あれほどの生物が自分のような矮小な存在にそれ以上の意を向ける必要は無い。それでこそ超越した存在の証である。
迫る距離が、残された絵に費やせる時間と命の刻限。刹那とも言える時間の中で己の全てを一枚の絵に描き起こす。
やがて眼前にその生物が立つ。近付くだけで肌が焼けるような存在感。だが今は恐怖よりも歓喜の方が優っていた。
あれほど焦がれた存在が手に届く距離まで来ている。
それと時を同じくして、白紙の上を走らせていた鉛筆の動きも止まる。完成した絵を見て頷く。

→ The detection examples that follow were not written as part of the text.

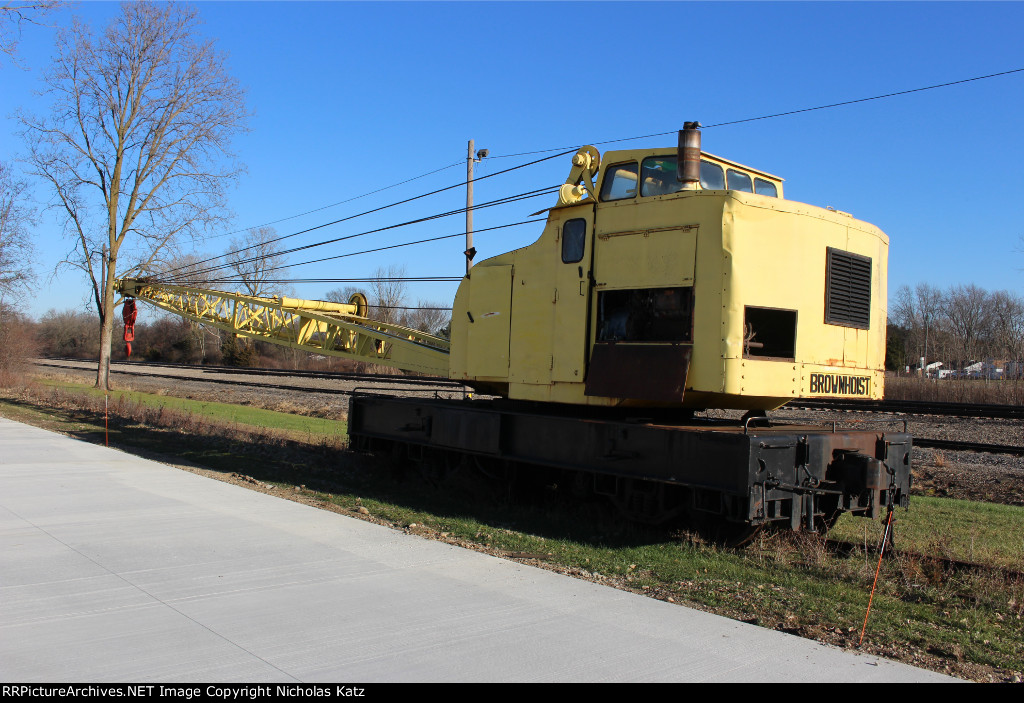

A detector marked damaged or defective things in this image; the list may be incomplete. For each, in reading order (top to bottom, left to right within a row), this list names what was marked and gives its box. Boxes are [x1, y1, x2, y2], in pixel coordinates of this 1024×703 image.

rusty panel [589, 341, 692, 401]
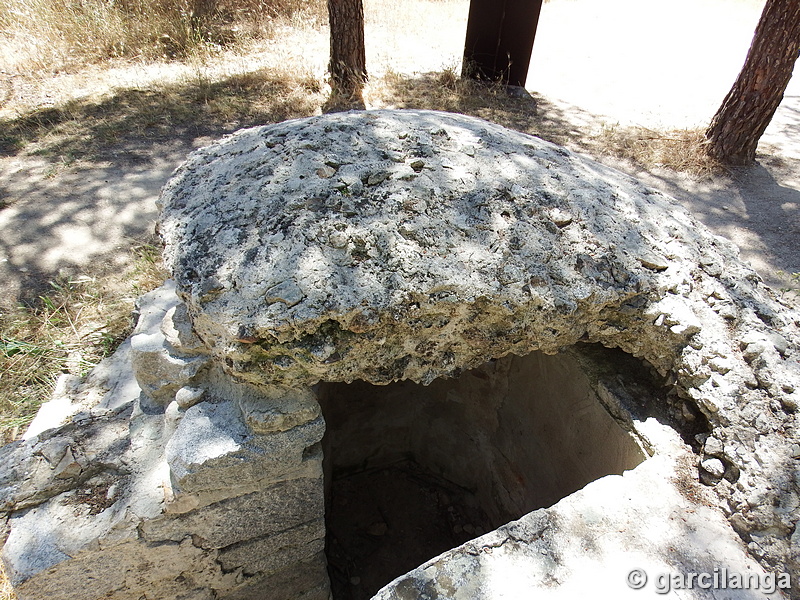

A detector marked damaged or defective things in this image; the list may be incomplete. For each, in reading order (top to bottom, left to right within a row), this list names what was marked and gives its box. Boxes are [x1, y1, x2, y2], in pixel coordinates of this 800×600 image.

rusty metal post [462, 0, 544, 88]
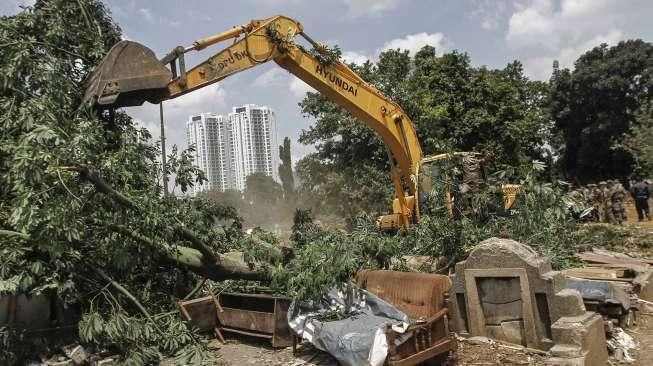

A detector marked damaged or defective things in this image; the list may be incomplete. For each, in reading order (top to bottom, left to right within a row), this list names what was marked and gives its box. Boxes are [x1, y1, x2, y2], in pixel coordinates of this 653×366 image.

broken furniture [177, 290, 292, 348]
broken furniture [354, 268, 456, 366]
broken furniture [448, 237, 608, 366]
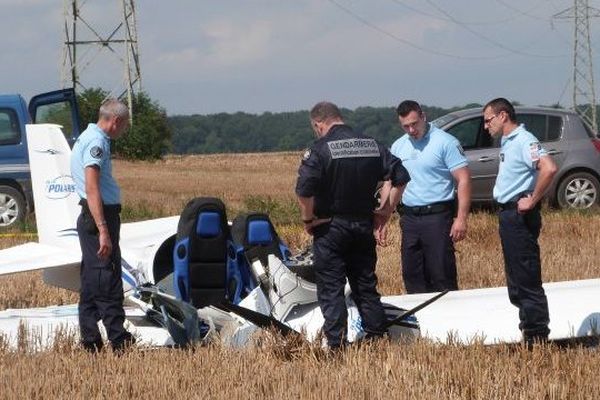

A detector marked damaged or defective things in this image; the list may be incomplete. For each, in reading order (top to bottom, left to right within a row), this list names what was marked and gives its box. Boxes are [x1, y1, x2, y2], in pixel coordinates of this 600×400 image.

crashed ultralight aircraft [0, 122, 596, 350]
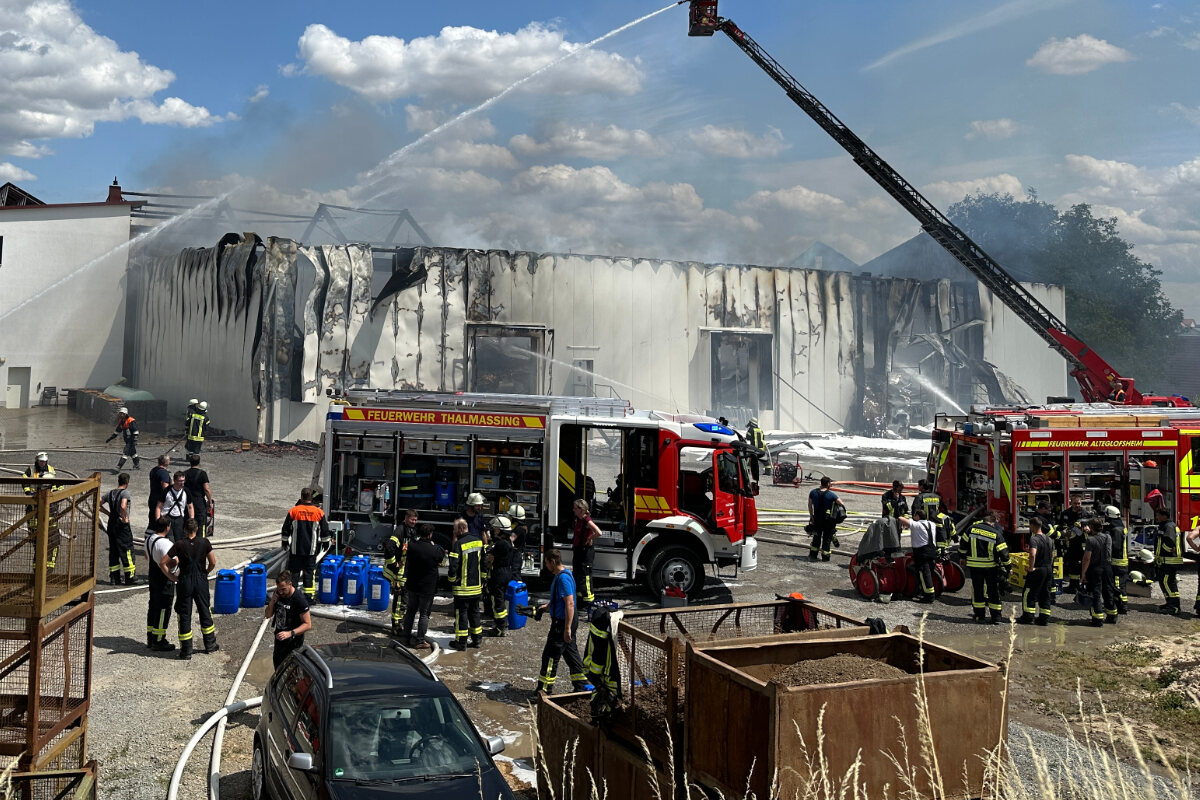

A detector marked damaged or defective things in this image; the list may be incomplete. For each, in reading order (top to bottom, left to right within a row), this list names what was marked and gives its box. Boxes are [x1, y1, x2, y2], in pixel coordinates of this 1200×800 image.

charred exterior wall [126, 237, 1070, 441]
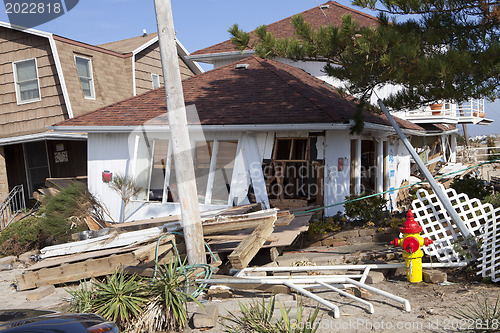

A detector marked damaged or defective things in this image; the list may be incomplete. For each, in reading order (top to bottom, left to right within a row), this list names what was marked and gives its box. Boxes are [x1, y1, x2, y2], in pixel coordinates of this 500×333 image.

damaged white house [50, 55, 434, 220]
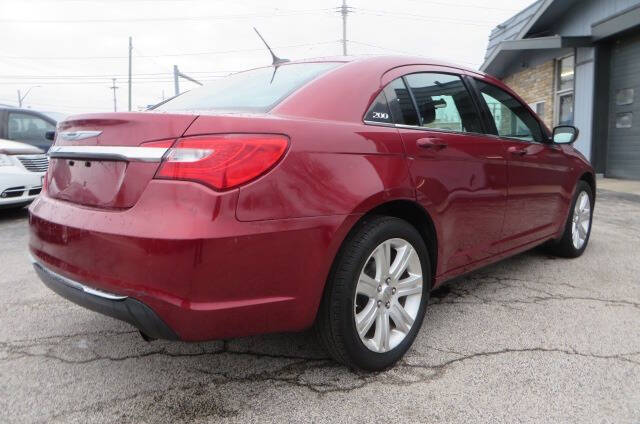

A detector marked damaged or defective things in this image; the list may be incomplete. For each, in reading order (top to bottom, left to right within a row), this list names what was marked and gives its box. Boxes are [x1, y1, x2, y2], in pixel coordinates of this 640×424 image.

cracked asphalt [1, 190, 640, 424]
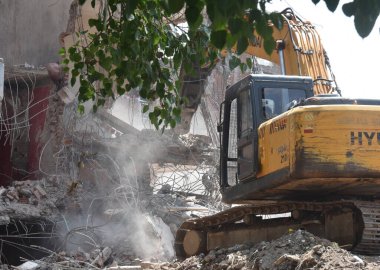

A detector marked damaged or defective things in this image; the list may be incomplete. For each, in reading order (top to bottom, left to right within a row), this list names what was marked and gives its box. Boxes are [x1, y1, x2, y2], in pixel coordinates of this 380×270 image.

broken concrete wall [0, 0, 71, 67]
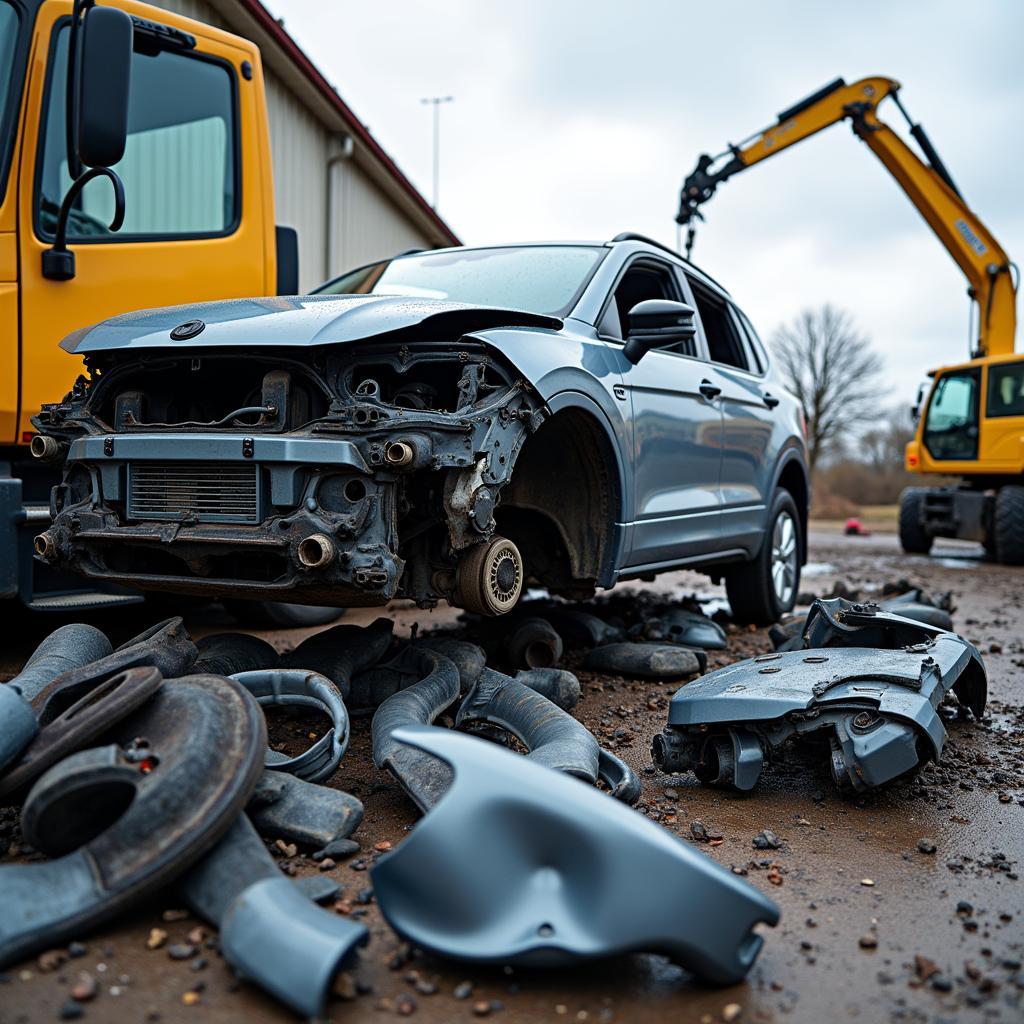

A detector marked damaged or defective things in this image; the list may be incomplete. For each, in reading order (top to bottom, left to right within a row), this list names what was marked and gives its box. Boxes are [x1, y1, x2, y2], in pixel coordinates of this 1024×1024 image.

demolished car front [34, 296, 576, 616]
wrecked gray suv [32, 238, 812, 624]
crushed car part [5, 620, 112, 700]
torn tire piece [5, 624, 112, 704]
crushed car part [0, 664, 163, 800]
torn tire piece [0, 668, 163, 804]
torn tire piece [193, 632, 278, 680]
crushed car part [195, 632, 280, 680]
crushed car part [231, 668, 350, 780]
torn tire piece [231, 668, 350, 780]
torn tire piece [284, 616, 396, 696]
crushed car part [284, 616, 396, 696]
torn tire piece [372, 648, 460, 816]
crushed car part [372, 652, 460, 812]
torn tire piece [458, 668, 600, 780]
crushed car part [502, 616, 560, 672]
torn tire piece [516, 664, 580, 712]
torn tire piece [584, 640, 704, 680]
crushed car part [584, 640, 704, 680]
crushed car part [652, 600, 988, 792]
torn tire piece [652, 596, 988, 796]
torn tire piece [1, 676, 264, 964]
crushed car part [0, 676, 268, 964]
torn tire piece [248, 768, 364, 848]
crushed car part [248, 768, 364, 848]
torn tire piece [368, 724, 776, 980]
crushed car part [370, 724, 776, 980]
torn tire piece [177, 816, 368, 1016]
crushed car part [177, 812, 368, 1020]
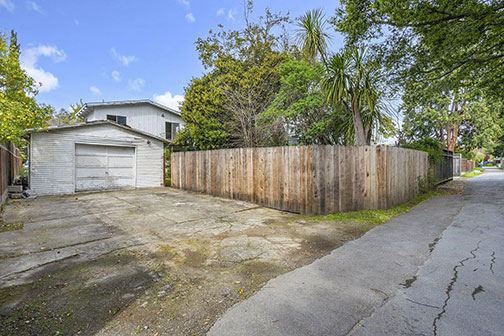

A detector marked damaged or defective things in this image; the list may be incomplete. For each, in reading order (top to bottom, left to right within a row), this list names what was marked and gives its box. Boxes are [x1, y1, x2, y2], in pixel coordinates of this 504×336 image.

cracked concrete driveway [210, 168, 504, 336]
crack in asphalt [434, 240, 480, 334]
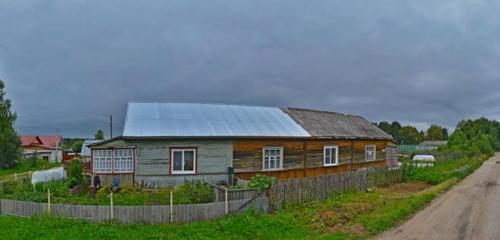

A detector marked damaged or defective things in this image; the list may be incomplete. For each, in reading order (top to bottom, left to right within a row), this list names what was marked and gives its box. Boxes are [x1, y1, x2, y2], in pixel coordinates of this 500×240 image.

rusty roof section [284, 107, 392, 141]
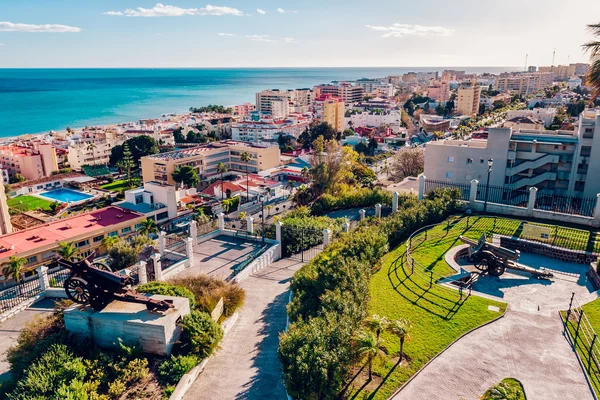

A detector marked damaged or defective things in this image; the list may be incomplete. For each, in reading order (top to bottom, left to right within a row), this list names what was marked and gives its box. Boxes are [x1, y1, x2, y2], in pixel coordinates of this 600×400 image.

rusty cannon [50, 253, 175, 312]
rusty cannon [460, 233, 552, 280]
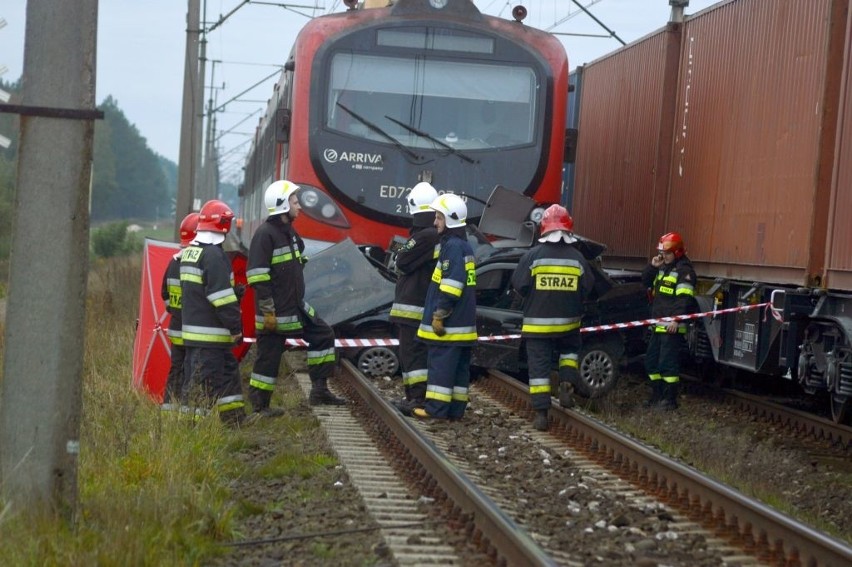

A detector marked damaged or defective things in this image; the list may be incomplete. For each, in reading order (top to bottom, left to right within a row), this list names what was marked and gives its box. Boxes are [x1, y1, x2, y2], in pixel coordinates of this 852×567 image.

rusty container side [572, 30, 672, 260]
rusty container side [664, 0, 832, 284]
rusty container side [828, 6, 852, 292]
crushed car wreck [302, 187, 648, 400]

生涯最後の絵。それは初めてこの生物を描いたときと意図せず同じ構図であった。だがその完成度は比べものにならない。
ようやく――ようやく追いつくことが出来たかな。
密かに満足するとスケッチブックを閉じ、遠く離れた場所に向けて放る。折角出来た絵である、あの世まで持っていくのは忍びない。
生物の青白い光が輝きを増していく。これから何をするのか考えなくても分かる。
「ならせめて」
記憶の中に焼き付いて離れることの無い光。それに老い、朽ちた手を伸ばす。
「その光に――」
◇
ある国に一人の高名な画伯がいた。
その画伯は変わりものとして有名であり生涯たった一つの絵を描き続け、曇天のときには嬉々とした様子で外へ出かけるという奇行もあった。
しかし晩年体調を崩し全く絵を描くことが無くなったが、ある日雷が鳴り響く空の時に突如として家を飛び出し、そのまま行方をくらませてしまった。
必死に捜索をしたが見つかることは無く、唯一見つけることが出来たのは画伯が愛用していたスケッチブックのみ。
画伯が最期に描いた一枚。それは鉛筆のみで描かれたものであったが、どういった訳か見る者全てがその絵が光を放つような錯覚を覚えるという。
鬣を持ち雄々しくも美しく命に満ち溢れた生物。画伯が一生を掛けて描き続けたもの。
誰かは言う。
きっと画伯はこの生き物の下へと旅立ったのだと。
そして旅立った画伯はきっと幸せだっただろう。そうじゃなければこんな絵を描くことなんて出来ないから。
だってこんなにもこの生き物のことを愛おしく思っているのだから。
キリンさんが好きです。でもキリン装備の方がもっと好きです。
今回の話は初期に考えていたものを形にしてみました。初めはこんな風に一話完結で登場人物に名前など一切ない感じの話でした。
設定的には国や時系列が全く異なるというもので書いています。
連続した話がメインストーリーならこういった話はサブストーリーでサブはこんな形で書いていきたいと思っています。